Exercise data:

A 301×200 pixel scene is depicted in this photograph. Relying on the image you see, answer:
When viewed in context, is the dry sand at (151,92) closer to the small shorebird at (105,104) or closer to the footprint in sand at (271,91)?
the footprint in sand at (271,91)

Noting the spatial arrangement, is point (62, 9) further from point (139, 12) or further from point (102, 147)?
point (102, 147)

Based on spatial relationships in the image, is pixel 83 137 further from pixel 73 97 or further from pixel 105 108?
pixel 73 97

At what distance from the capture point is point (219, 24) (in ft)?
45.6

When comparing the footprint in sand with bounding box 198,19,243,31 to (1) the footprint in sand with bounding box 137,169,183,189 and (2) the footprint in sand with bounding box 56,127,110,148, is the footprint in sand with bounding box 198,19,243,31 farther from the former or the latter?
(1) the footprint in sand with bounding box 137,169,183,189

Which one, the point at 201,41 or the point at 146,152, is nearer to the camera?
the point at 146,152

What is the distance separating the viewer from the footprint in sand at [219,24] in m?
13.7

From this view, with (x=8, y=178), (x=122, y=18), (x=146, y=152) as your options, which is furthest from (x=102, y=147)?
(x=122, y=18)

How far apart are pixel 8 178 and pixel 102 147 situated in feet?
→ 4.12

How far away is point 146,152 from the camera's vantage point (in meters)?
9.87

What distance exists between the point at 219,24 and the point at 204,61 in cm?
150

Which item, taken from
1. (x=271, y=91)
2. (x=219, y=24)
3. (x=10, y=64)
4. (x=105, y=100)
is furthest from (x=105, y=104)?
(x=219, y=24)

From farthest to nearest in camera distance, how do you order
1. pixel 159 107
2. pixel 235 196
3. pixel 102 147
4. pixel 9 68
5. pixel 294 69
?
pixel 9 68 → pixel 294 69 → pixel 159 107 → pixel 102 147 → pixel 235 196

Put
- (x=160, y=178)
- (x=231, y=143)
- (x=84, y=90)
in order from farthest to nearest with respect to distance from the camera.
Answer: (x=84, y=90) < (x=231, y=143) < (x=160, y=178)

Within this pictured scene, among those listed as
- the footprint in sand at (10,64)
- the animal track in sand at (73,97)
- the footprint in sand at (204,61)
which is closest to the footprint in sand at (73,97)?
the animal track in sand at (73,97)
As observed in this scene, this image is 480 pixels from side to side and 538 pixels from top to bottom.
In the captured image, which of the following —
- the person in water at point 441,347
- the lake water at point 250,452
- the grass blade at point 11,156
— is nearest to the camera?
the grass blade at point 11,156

To be done:
Rewrite every row above, changing "camera" to "lens" and keeping all other wording unchanged.

Expected answer:
A 301×200 pixel scene is depicted in this photograph. Relying on the image you see, answer:
When viewed in context, is the dry sand at (151,92) closer to the small shorebird at (105,104) or closer to the footprint in sand at (271,91)?
the footprint in sand at (271,91)

Noting the spatial arrangement, is point (62, 9) further from point (139, 12) or further from point (102, 147)?
point (102, 147)

Based on spatial relationships in the image, is pixel 83 137 further from pixel 73 97 or further from pixel 105 108?
pixel 73 97

At what distance from the capture point is point (219, 24) (in ft)?
45.6

When comparing the footprint in sand with bounding box 198,19,243,31 to (1) the footprint in sand with bounding box 137,169,183,189 and (2) the footprint in sand with bounding box 56,127,110,148, is the footprint in sand with bounding box 198,19,243,31 farther from the former or the latter?
(1) the footprint in sand with bounding box 137,169,183,189

Which one, the point at 201,41 or the point at 146,152, is nearer to the lens?
the point at 146,152

What is the distance separating the viewer from the footprint in sand at [219,24] in m?
13.7

From this view, with (x=8, y=178), (x=122, y=18), (x=146, y=152) as your options, which is furthest from (x=102, y=147)?
(x=122, y=18)

How far apart are pixel 8 178 and pixel 102 147 situated in feet?
→ 4.12

How far away is point 146,152 from the lens's vantage point (in meters)?
9.87

What distance exists between the point at 219,24 and the point at 204,61 in cm?
150

Which item, taken from
1. (x=271, y=91)
2. (x=219, y=24)
3. (x=10, y=64)
4. (x=105, y=100)
is furthest from (x=105, y=104)?
(x=219, y=24)

From farthest to nearest in lens distance, how do you order
1. pixel 159 107
2. pixel 235 196
3. pixel 102 147
4. pixel 9 68
5. pixel 294 69
?
pixel 9 68 → pixel 294 69 → pixel 159 107 → pixel 102 147 → pixel 235 196

Put
- (x=160, y=178)
- (x=231, y=143)
- (x=84, y=90)
in order from farthest to nearest with respect to distance from the lens.
Answer: (x=84, y=90) < (x=231, y=143) < (x=160, y=178)

Within this pictured scene, among those listed as
- the footprint in sand at (10,64)
- the animal track in sand at (73,97)
- the footprint in sand at (204,61)
which is closest to the footprint in sand at (73,97)?
the animal track in sand at (73,97)
As observed in this scene, this image is 480 pixels from side to side and 538 pixels from top to bottom.
In the captured image, which of the following —
- the person in water at point 441,347
- the lake water at point 250,452
- the grass blade at point 11,156
— is nearest to the lens?
the grass blade at point 11,156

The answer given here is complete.